By Shana Siren Kempton
After last year’s cold snap, Marty Hansen of Belton opened up his hives to discover he had lost 40 percent of his honey bees. Even for a beekeeper like Hansen with decades of experience, the harsh cold spell took its toll on his hives and so many others in the area.
In the wintertime, bees do not hibernate. The male bees known as “drones” are literally left out in the cold while the female bees cluster together inside the hive to maintain a temperature above 90 degrees Fahrenheit. Bees vibrate their wing muscles to generate heat, keeping the brood (the eggs, larvae and pupae) and the queen alive. On the occasional warmer day, bees take the opportunity to fly out of the hive to cleanse themselves and quickly return to their post. Inside, they consume their stores of honey and pollen while beekeepers supplement their diet if necessary.
Weather, neonicotinoids and other pesticides, Varroa mites, hive beetles, and other detriments to the health of bees are constantly being monitored and addressed by vigilant beekeepers.
“The bees are losing but there is always hope,” says Hansen. According to a survey by the nonprofit Bee Informed Partnership, 45.5 percent of managed honey bee colonies across the United States were lost from April 2020 to April 2021. “We’re desperately trying to get more people interested in bees to make more splits and make more bees,” pleads Hansen.

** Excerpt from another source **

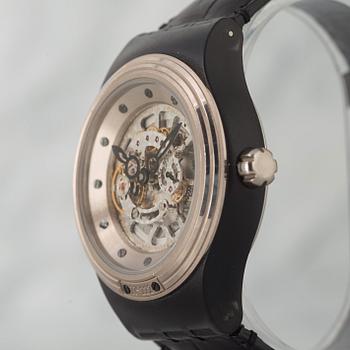 SWATCH, Diaphane One Turn 2 Him, "Carousel movement", wristwatch, 42 mm,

A real comradery exists in the beekeeping community where knowledge is shared and mentorships fostered. Local beekeeping organizations include the Midwestern Beekeepers Association and the Northeastern Kansas Beekeepers Association for all levels of expertise. Meetings are free and yearly dues (under $18) include access to a book lending library and monthly presentations. Both offer scholarships to youth.
Mike McGonigle of Martin City started beekeeping six years ago and credits his success to expert advice from mentors. “Most beekeepers are welcoming of anyone who is willing to take the time and take care of the bees.”
Last winter, McGonigle lost one of his hives and found another extremely weakened. By bringing in frames of brood ready to hatch, he was able to bolster the health of the weaker hive at the advice of his mentor from the Kansas Bee Company. “Every year brings a different challenge,” he says.
Both Hansen and McGonigle call the bees “fascinating” and speak of them in intimate ways. Hansen says, “I love to work with them and I play with them all the time,” while McGonigle calls them his “girls.” Both find it rewarding to help these pollinators that are so beneficial to the ecosystem, and of course, they enjoy the honey which boasts nuances of local flavor and higher nutritional value than some of the ultra-processed, commercially available honey.
“To be able to do a hive inspection and see the industriousness and coordination and the beautiful comb that they build and then to experience the joy of spreading your own honey on your toast every morning…it is pretty remarkable,” says McGonigle.
Hansen enjoys helping others with beekeeping, including his three-year-old grandson, Weston Hansen. A veteran himself, Hansen mentors veterans at the VA Hospital where there are currently two hives, and he also teaches classes through the local beekeeper organizations. He is currently working on becoming a Great Plains Master Beekeeper.
For interested individuals, a beginning beekeeping workshop will be held on Feb. 26 through the Midwestern Beekeepers Association where Hansen will be a featured presenter. The class is from 8 a.m-4:30 p.m. in Raytown. Cost is $65 and includes lunch and membership.
“Every new colony that somebody starts is another large population that will be helpful to the environment,” says McGonigle.